Что бы ни писал Толстой о Боге, когда читаешь, как он рассказывает о чувствах своих, – бледная теория исчезает из глаз.
«Все эти последние дни, особенно вчера, чувствую, применяю к жизни сознание того, что цель жизни одна: быть совершенным, как Отец; делать то же, что Он, то, чего Он хочет от нас, т. е. любить; любовь чтобы руководила в минуты самой энергичной деятельности, и чтобы одной ей дышать в минуту величайшей слабости. <…> Ах кабы всем, кабы всегда так! Нынче ночью при этом свете обдумывал разные явления жизни, и так было хорошо и радостно»>528.
А в другом месте Толстой пишет: «Только бы избавил нас Бог от лукавого, от дьявола, он же «я» во мне и в вас. Только бы не забывать, что жизнь моя не завтра, не на будущий год, не в Ясной, не в Москве, ни без неё, а в служении Отцу везде, всегда и со всеми и хорошо…»>529
Толстой и чувствует, и душой знает Бога, Он вопреки всем своим схемам – любит живого христианского Бога, любит Сына Его, даже любит Церковь, понимаемую как тело Христово.
Вот это-то непосредственное чувство и передаётся душе религиозной или ищущего религии читателя. Живое, настоящее религиозное чувство, то самое чувство, которое заставляет Толстого молиться «самым глупым образом», оно вырывается наружу из узких теоретических схем, подымает дух, пробуждает религиозную жизнь и, несмотря на все ухищрения всё свести к простой морали, влечёт дальше самого себя: от учения к религии.
Вот почему Толстой так упорно называет себя христианином и ни за что на свете не отказался бы от этого имени.
Сколько бы ему ни доказывали, что учение его столько же христианское, сколько и буддийское, что та мораль, которой для него исчерпывается христианство, была гораздо раньше Христа, что заповедь о любви к Богу и ближнему создана не Христом, Толстой никогда не откажется от связи своей с христианством. Пусть правы те, кто указывает ему на отсутствие в его учении права на название христианина, Толстой знает другое, кроме своего учения, он слишком хорошо знает свою внутреннюю жизнь, знает, что она самым тесным образом соединена с Христом, она, эта связь, и даёт ему право, даже обязывает его называться христианином.

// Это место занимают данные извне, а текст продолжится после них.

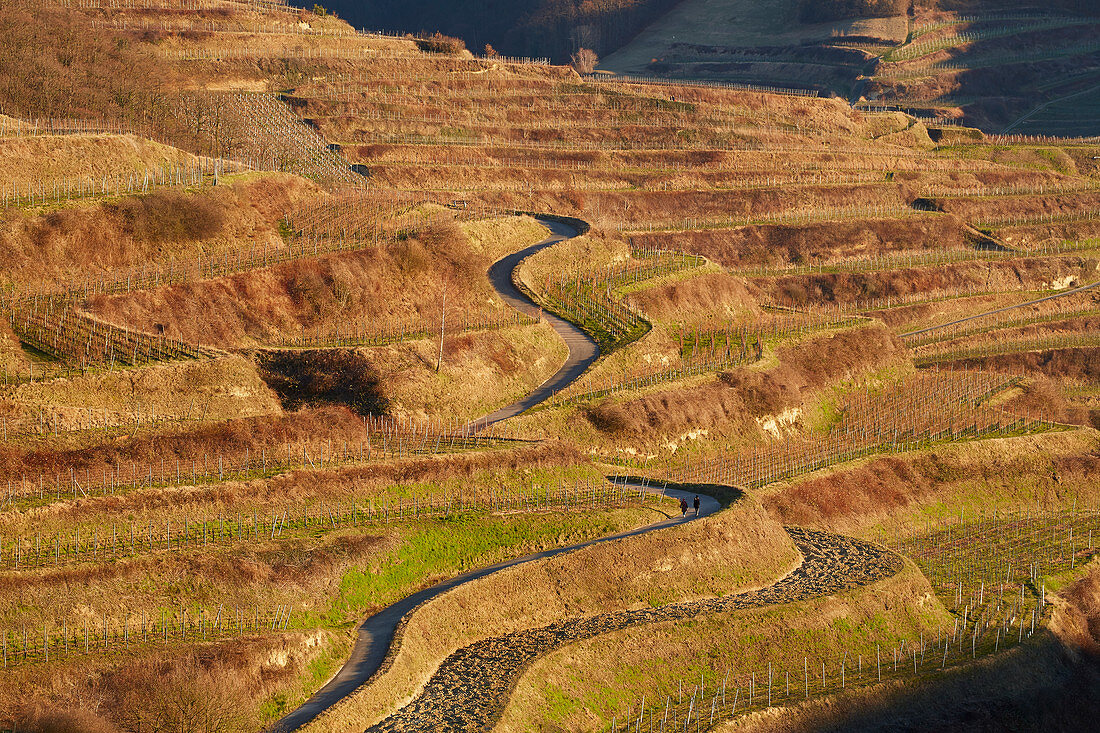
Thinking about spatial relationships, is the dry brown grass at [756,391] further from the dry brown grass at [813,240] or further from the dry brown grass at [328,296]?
the dry brown grass at [813,240]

Эта-то чрезвычайно существенная сторона в учении Толстого – несоответствие переживаний с теми теоретическими рамками, в которые они заключены, очень важна и для полного разграничения Толстого и толстовства. Любовь к Богу, к Христу и людям, такая яркая, религиозная и сильная у Толстого, есть его индивидуальное достояние, никакого отношения к его учению, в строгом смысле, не имеющее. Толстовство принимает схемы, но, разумеется, не может вместе с тем получить и толстовскую душу. Оно наполняет мёртвую толстовскую теорию не тем содержанием, которое у Толстого и которое противоречит его собственной теории, а содержанием, логически с ней связанным. Мёртвые схемы оно наполняет мёртвым содержанием. За непротивлением Толстого стоит пламенная душа его самого, пылкая, страстная, способная на гигантский протест, способная изумлять Европу беспощадностью, безумной дерзостью своего вызова. За религиозным безразличием к философской стороне христианства стоит живое, огненное, религиозное чувство. В толстовстве остаётся одно непротивленство, одно бессильное, ненужное, жалкое отрицание культуры, любовь к людям подменяется землепашеством!
С Толстым можно не соглашаться, но его нельзя не уважать, нельзя не любить. Он притягивает к себе, он нужен для религиозной жизни всякого.
Толстовство как общественное явление и ненужно, и мертво. И чтобы мои слушатели стали в правильное отношение к Толстому, я хотел бы, чтобы они отрешились от всех непосредственных впечатлений от толстовства.
Пусть Толстой узок и ограничен как мыслитель, он всё же остаётся религиозным гением, которому доступны недосягаемые высоты религиозных переживаний, и, может быть, чтобы воистину почувствовать и пережить вместе с ним эти высоты, необходимо самое строгое отношение, самая беспощадная критика его теоретических, головных схем.